--- EXTRACTED TEXT Enclosed Below ---

Duke of York, Exclusionist, Glorious Revolution, James II-VII of England and Scotland, King Louis XIV of France, King Philip IV of Spain, Maria Beatrice of Modena, Popish Plot, Queen of England and Scotland, Titus Oates
Maria Beatrice of Modena (October 5, 1658 – May 7 1718) was queen of England, Scotland, and Ireland as the second wife of James II-VII (1633–1701). Maria Beatrice d’Este, the second but eldest surviving child of Alfonso IV, Duke of Modena, and his wife, Laura Martinozzi. A devout Roman Catholic, Maria Beatrice married the widower James, who was then the younger brother and heir presumptive of Charles II (1630–1685). She was uninterested in politics and devoted to James and their children, two of whom survived to adulthood: the Jacobite claimant to the thrones, James Francis Edward, and Louisa Maria.
The Duchess of York’s Catholic secretary, Edward Colman, was, in 1678, falsely implicated in a fictitious plot against the King by Titus Oates. The plot, known as the Popish Plot, led to the Exclusionist movement, which was headed by Anthony Ashley Cooper, 1st Earl of Shaftesbury. The Exclusionists sought to debar the Catholic Duke of York from the throne.
Their reputation in tatters, the Yorks were reluctantly exiled to Brussels, a domain of the King Felipe IV of Spain, ostensibly to visit Lady Mary—since 1677 the wife of Prince Willem III of Orange. Accompanied by her not yet three-year-old daughter Isabella and Lady Anne, the Duchess of York was saddened by James’s extra-marital affair with Catherine Sedley. Maria Beatrice’s spirits were briefly revived by a visit from her mother, who was living in Rome.

--- End of Enclosed EXTRACTED TEXT ---
--- SUPPLIED MATERIAL Enclosed Below ---

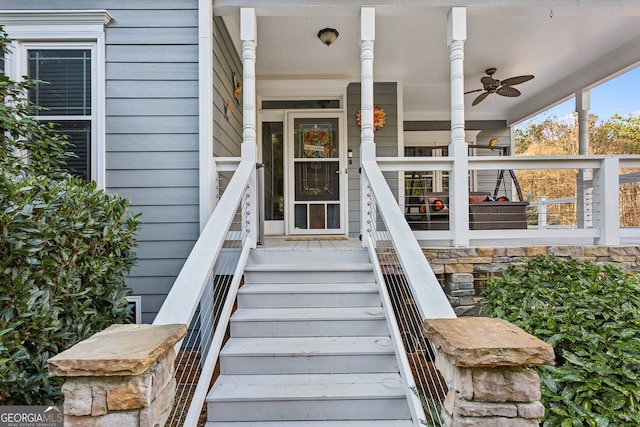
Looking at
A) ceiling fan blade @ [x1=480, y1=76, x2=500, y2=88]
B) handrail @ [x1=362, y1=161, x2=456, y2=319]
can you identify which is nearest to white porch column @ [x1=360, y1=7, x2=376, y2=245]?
handrail @ [x1=362, y1=161, x2=456, y2=319]

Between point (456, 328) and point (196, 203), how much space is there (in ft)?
8.35

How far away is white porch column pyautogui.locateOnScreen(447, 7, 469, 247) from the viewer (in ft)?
10.9

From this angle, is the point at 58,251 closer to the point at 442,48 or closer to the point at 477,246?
the point at 477,246

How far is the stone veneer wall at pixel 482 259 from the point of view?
329 cm

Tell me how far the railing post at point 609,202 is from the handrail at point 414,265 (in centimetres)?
220

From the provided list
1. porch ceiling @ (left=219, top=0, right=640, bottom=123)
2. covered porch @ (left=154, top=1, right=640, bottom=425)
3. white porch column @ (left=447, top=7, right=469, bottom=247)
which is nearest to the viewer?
covered porch @ (left=154, top=1, right=640, bottom=425)

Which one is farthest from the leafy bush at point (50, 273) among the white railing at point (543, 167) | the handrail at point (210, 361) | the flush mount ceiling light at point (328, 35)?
the flush mount ceiling light at point (328, 35)

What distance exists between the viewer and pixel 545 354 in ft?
3.83

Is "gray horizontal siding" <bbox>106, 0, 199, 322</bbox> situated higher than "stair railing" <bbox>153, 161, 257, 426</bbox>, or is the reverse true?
"gray horizontal siding" <bbox>106, 0, 199, 322</bbox>

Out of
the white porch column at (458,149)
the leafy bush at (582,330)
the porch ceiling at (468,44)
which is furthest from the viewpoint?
the porch ceiling at (468,44)

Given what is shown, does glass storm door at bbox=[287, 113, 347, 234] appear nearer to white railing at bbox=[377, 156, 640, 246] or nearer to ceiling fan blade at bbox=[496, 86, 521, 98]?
white railing at bbox=[377, 156, 640, 246]

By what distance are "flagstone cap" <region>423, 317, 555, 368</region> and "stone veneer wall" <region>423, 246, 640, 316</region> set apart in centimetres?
202

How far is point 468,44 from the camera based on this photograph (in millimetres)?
4730

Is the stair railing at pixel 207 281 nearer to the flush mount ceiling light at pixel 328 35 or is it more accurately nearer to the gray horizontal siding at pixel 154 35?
the gray horizontal siding at pixel 154 35
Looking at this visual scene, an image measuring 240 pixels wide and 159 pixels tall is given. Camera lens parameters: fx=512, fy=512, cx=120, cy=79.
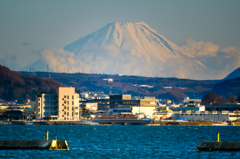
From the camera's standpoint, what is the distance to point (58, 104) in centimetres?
15900

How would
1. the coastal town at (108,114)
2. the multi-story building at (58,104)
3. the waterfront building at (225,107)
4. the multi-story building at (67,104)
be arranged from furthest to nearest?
the waterfront building at (225,107), the coastal town at (108,114), the multi-story building at (67,104), the multi-story building at (58,104)

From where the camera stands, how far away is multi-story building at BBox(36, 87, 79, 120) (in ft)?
521

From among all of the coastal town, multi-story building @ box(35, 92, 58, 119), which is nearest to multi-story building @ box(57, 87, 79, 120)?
the coastal town

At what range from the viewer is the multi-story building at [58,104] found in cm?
15875

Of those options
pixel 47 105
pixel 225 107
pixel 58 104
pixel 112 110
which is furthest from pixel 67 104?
pixel 225 107

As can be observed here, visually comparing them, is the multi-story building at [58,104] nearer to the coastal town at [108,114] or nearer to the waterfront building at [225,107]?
the coastal town at [108,114]

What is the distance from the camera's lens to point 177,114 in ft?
611

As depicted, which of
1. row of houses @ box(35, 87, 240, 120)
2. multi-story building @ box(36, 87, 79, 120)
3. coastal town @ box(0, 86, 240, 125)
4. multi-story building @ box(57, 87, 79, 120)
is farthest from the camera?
row of houses @ box(35, 87, 240, 120)

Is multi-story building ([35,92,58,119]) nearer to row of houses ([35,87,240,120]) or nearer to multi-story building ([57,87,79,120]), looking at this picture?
row of houses ([35,87,240,120])

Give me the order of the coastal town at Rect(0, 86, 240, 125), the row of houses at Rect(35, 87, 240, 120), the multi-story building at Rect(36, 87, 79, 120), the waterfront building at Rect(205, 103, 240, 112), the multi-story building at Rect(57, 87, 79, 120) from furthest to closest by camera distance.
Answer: the waterfront building at Rect(205, 103, 240, 112), the row of houses at Rect(35, 87, 240, 120), the coastal town at Rect(0, 86, 240, 125), the multi-story building at Rect(57, 87, 79, 120), the multi-story building at Rect(36, 87, 79, 120)

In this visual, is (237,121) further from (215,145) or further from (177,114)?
(215,145)

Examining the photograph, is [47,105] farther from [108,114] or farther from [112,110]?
[112,110]

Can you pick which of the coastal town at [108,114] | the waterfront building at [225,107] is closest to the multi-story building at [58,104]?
the coastal town at [108,114]

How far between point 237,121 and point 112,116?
138 ft
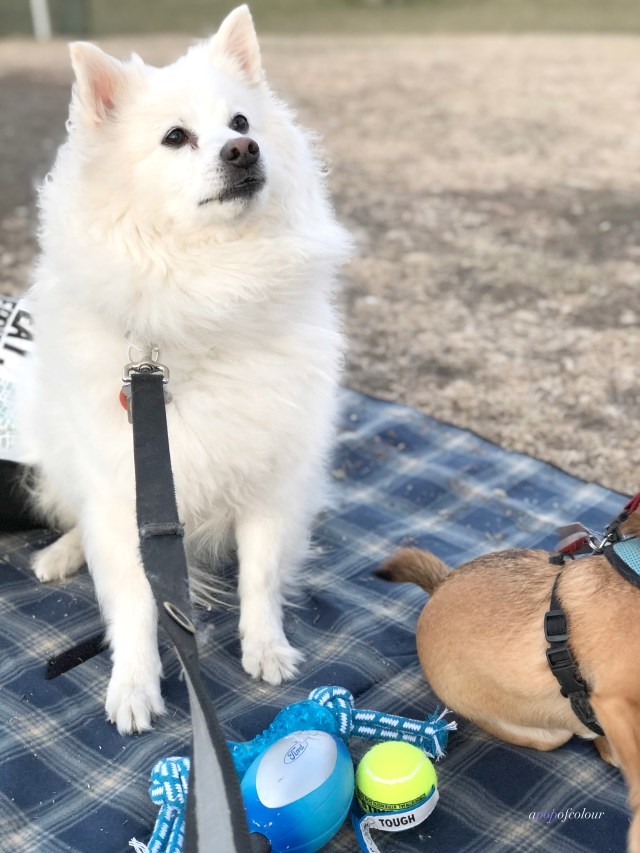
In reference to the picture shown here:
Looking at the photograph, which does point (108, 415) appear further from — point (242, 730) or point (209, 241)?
point (242, 730)

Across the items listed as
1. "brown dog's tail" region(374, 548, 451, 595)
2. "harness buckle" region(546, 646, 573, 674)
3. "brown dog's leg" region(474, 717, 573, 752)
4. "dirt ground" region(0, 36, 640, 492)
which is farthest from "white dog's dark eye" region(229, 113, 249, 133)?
"dirt ground" region(0, 36, 640, 492)

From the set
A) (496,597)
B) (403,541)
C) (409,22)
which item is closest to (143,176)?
(496,597)

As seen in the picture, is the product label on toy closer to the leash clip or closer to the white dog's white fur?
the white dog's white fur

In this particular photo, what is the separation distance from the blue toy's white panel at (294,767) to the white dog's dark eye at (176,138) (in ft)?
5.05

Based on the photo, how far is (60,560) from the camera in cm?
306

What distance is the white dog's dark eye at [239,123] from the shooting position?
8.07 ft

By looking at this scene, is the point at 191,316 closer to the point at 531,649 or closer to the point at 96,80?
the point at 96,80

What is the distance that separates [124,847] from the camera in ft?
6.78

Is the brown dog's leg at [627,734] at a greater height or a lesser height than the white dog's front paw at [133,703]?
greater

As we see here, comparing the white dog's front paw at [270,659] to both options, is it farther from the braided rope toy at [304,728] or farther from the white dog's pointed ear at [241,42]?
the white dog's pointed ear at [241,42]

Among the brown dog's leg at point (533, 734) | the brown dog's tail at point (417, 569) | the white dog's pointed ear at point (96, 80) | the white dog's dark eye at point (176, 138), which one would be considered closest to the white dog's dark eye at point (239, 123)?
the white dog's dark eye at point (176, 138)

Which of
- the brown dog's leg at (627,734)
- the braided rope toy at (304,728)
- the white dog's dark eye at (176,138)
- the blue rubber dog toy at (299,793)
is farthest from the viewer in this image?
the white dog's dark eye at (176,138)

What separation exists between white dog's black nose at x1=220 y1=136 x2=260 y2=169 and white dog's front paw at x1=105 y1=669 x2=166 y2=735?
1.44 m

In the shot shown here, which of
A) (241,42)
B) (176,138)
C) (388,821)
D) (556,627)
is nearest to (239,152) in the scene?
(176,138)
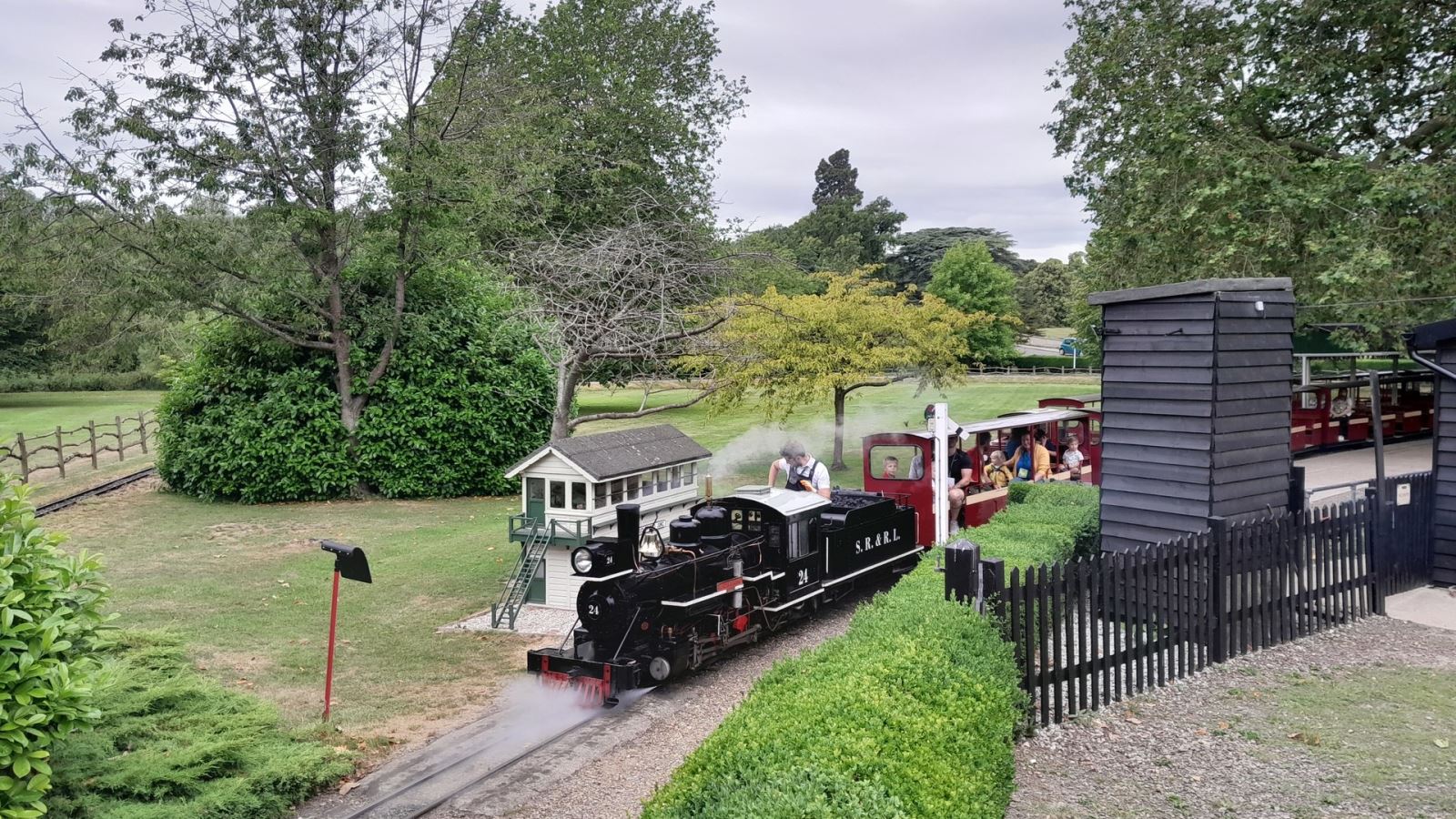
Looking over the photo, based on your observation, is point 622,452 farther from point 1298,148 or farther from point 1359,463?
point 1359,463

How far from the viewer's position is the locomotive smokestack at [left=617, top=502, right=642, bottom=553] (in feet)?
33.0

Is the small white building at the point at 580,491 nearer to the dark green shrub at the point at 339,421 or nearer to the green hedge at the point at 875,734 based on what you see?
the green hedge at the point at 875,734

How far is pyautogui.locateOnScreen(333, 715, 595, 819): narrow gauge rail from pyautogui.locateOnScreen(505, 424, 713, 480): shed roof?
4433 mm

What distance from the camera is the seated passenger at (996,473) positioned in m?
16.7

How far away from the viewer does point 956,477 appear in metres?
16.1

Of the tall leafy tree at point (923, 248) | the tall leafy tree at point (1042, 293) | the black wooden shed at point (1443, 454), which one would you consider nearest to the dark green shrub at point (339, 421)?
the black wooden shed at point (1443, 454)

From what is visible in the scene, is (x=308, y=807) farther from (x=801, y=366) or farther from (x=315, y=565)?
(x=801, y=366)

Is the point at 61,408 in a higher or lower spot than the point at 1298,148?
lower

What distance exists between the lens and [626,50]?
3612cm

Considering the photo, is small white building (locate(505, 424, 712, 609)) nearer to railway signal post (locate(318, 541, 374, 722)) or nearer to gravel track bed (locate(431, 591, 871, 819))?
gravel track bed (locate(431, 591, 871, 819))

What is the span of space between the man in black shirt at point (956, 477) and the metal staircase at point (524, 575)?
644 centimetres

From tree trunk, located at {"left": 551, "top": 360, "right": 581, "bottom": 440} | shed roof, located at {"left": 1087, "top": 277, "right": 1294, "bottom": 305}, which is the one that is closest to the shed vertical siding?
shed roof, located at {"left": 1087, "top": 277, "right": 1294, "bottom": 305}

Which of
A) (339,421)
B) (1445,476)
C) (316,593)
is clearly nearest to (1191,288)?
(1445,476)

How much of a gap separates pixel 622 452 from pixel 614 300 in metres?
6.02
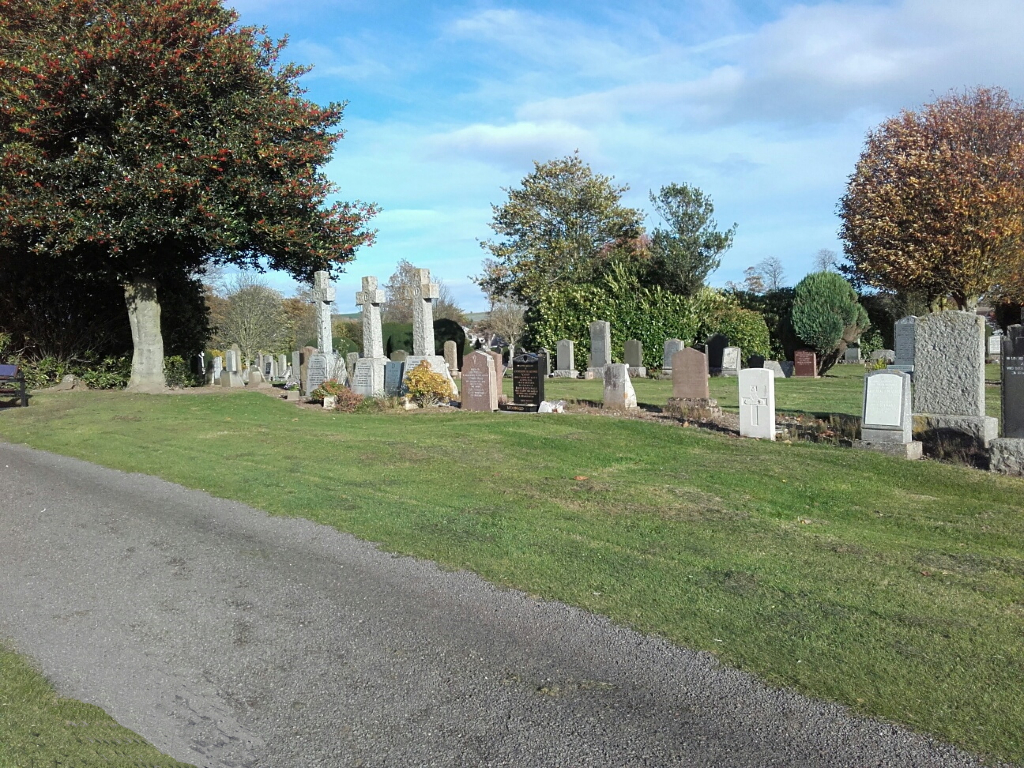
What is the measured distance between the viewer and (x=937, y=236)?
96.7ft

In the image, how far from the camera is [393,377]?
62.7 ft

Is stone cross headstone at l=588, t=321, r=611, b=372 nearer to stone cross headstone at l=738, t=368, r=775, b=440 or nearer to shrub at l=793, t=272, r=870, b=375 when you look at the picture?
shrub at l=793, t=272, r=870, b=375

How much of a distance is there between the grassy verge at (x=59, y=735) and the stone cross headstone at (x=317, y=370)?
15874mm

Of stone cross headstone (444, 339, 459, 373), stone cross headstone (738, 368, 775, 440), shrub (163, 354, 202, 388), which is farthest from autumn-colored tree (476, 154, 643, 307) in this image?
stone cross headstone (738, 368, 775, 440)

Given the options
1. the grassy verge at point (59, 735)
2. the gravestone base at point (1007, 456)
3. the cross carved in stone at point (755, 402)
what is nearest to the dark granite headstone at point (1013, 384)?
the gravestone base at point (1007, 456)

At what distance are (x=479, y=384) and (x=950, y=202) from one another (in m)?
21.6

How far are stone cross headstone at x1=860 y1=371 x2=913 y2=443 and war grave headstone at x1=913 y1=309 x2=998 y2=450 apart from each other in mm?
460

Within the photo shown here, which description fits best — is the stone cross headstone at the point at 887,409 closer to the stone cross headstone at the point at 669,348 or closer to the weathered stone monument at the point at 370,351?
the weathered stone monument at the point at 370,351

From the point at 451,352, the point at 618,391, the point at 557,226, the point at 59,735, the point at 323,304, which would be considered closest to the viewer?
the point at 59,735

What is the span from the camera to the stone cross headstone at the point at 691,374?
15.3 metres

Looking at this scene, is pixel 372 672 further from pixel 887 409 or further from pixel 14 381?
pixel 14 381

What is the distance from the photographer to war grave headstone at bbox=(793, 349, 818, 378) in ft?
97.7

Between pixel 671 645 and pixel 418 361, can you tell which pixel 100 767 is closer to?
pixel 671 645

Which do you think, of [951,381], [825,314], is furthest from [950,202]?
[951,381]
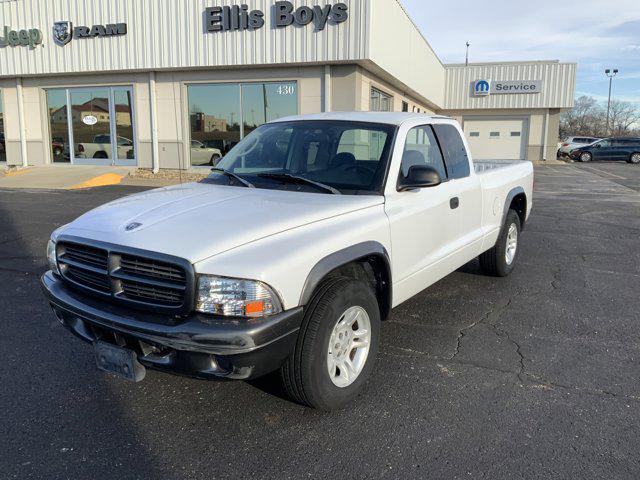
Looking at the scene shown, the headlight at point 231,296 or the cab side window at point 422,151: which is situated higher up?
the cab side window at point 422,151

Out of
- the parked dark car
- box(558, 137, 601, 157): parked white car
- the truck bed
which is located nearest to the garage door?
the parked dark car

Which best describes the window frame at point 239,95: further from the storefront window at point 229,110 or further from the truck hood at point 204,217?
the truck hood at point 204,217

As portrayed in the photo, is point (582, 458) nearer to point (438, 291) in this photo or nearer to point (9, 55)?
point (438, 291)

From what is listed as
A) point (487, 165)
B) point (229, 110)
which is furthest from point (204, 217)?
point (229, 110)

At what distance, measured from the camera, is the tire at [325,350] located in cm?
286

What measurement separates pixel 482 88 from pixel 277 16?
2181cm

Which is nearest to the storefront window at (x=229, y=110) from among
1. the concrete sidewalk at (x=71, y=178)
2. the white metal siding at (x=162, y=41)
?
the white metal siding at (x=162, y=41)

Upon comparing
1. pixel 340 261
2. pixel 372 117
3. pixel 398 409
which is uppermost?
pixel 372 117

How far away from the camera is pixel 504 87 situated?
33.2m

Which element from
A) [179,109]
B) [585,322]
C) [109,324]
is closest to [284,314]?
[109,324]

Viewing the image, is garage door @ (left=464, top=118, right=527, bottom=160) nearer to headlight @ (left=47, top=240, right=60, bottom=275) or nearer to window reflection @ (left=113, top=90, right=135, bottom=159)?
window reflection @ (left=113, top=90, right=135, bottom=159)

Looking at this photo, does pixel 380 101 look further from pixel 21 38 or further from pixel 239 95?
pixel 21 38

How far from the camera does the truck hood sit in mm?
2742

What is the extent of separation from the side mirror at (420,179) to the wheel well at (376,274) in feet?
2.02
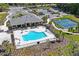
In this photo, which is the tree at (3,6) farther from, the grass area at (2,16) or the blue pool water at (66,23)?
the blue pool water at (66,23)

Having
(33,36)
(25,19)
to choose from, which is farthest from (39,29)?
(25,19)

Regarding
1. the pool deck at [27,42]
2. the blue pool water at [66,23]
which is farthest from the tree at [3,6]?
the blue pool water at [66,23]

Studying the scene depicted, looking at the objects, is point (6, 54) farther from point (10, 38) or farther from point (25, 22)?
point (25, 22)

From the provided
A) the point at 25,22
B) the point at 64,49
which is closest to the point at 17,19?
the point at 25,22

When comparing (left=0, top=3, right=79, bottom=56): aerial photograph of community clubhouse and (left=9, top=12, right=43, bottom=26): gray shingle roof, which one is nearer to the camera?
(left=0, top=3, right=79, bottom=56): aerial photograph of community clubhouse

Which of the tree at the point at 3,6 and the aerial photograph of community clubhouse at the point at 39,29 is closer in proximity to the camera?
the aerial photograph of community clubhouse at the point at 39,29

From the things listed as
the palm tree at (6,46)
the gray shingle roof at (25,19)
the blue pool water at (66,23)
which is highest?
the gray shingle roof at (25,19)

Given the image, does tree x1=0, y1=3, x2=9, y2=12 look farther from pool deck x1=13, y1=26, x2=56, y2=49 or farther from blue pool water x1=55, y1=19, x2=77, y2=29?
blue pool water x1=55, y1=19, x2=77, y2=29

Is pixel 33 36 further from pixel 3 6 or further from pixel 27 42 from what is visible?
pixel 3 6

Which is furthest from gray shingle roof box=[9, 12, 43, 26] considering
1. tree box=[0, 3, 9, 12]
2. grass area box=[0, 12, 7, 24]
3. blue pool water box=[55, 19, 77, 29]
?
blue pool water box=[55, 19, 77, 29]

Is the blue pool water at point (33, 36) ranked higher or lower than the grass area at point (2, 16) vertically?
lower
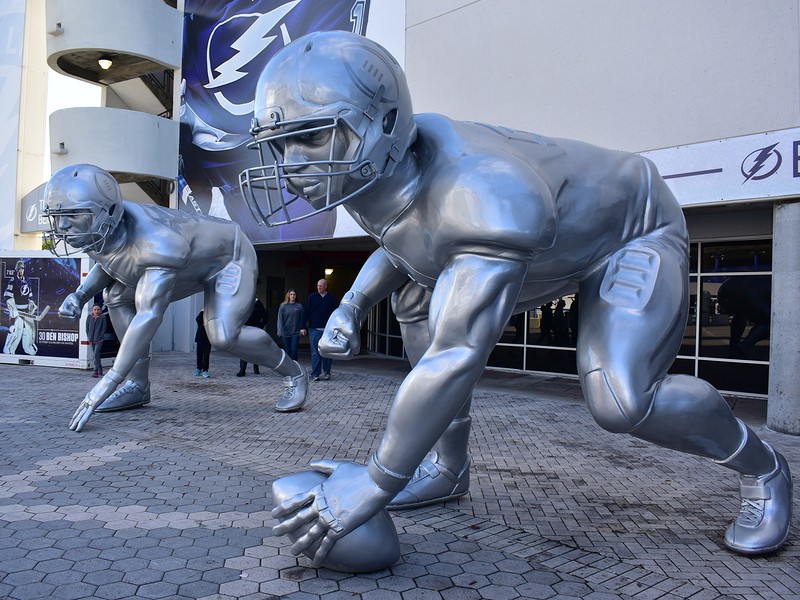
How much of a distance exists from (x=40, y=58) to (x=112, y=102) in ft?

--- End of Enclosed SUPPLIED MATERIAL ---

QUESTIONS ON THE MATERIAL -
1. Retype the passage about Maria Beatrice of Modena from "Duke of York, Exclusionist, Glorious" to "and Louisa Maria.", keeping every word and mark the same.
2. Extend the account of Maria Beatrice of Modena, picking up after its final sentence.

ANSWERS PER TASK -
1.
Duke of York, Exclusionist, Glorious Revolution, James II-VII of England and Scotland, King Louis XIV of France, King Philip IV of Spain, Maria Beatrice of Modena, Popish Plot, Queen of England and Scotland, Titus Oates
Maria Beatrice of Modena (October 5, 1658 – May 7 1718) was queen of England, Scotland, and Ireland as the second wife of James II-VII (1633–1701). Maria Beatrice d’Este, the second but eldest surviving child of Alfonso IV, Duke of Modena, and his wife, Laura Martinozzi. A devout Roman Catholic, Maria Beatrice married the widower James, who was then the younger brother and heir presumptive of Charles II (1630–1685). She was uninterested in politics and devoted to James and their children, two of whom survived to adulthood: the Jacobite claimant to the thrones, James Francis Edward, and Louisa Maria.

2.
Despite all the furore over Exclusionism, James ascended to his brother’s thrones easily upon the latter’s death, which occurred on February 6, 1685 possibly because the said alternative could provoke another civil war. Maria Beatrice sincerely mourned Charles, recalling in later life, “He was always kind to me.” Maria Beatrice and James’s £119,000 coronation, occurring on April 23, OS, Saint George’s day, was meticulously planned. Precedents were sought for Mary because a full-length joint coronation had not occurred since the ceremony performed for Henry VIII of England and Catherine of Aragon.
Maria Beatrice is primarily remembered for the controversial birth of James Francis Edward, her only surviving son. It was widely rumoured that he was a “changeling”, smuggled into the birth chamber in a warming pan, in order to perpetuate her husband’s Catholic Stuart dynasty. Although the accusation was almost certainly false, and the subsequent Privy Council investigation affirmed this, James Francis Edward’s birth was a contributing factor to the “Glorious Revolution”, the revolution which deposed James II and VII, and replaced him with Mary II, James II’s eldest protestant daughter from his first marriage to Anne Hyde (1637–1671). Mary II and her husband, Willem III of Orange, would reign jointly as “William III and Mary II”.
Exiled to France, the “Queen over the water”—as she was known among Jacobites call—Maria Beatrice lived with her husband and children at Château de Saint-Germain-en-Laye, provided by Louis XIV of France. Maria Beatrice was popular among Louis XIV’s courtiers; James, however, was considered a bore. In widowhood, Maria Beatrice spent time with the nuns at the Convent of Chaillot, frequently during summers with her daughter, Louisa Maria Teresa.
In 1701, when James II died, young James Francis Edward became king at age 13 in the eyes of the Jacobites. As he was too young to assume the nominal reins of government, Maria Beatrice represented him until he reached the age of 16. When young James Francis Edward was asked to leave France as part of the settlement from the Treaty of Utrecht in 1713, which ended the War of the Spanish Succession (1701–1714), Maria Beatrice of Modena stayed, despite having no family there, her daughter Louisa Maria Teresa having died of smallpox. Fondly remembered by her French contemporaries, Maria Beatrice died of breast cancer in 1718.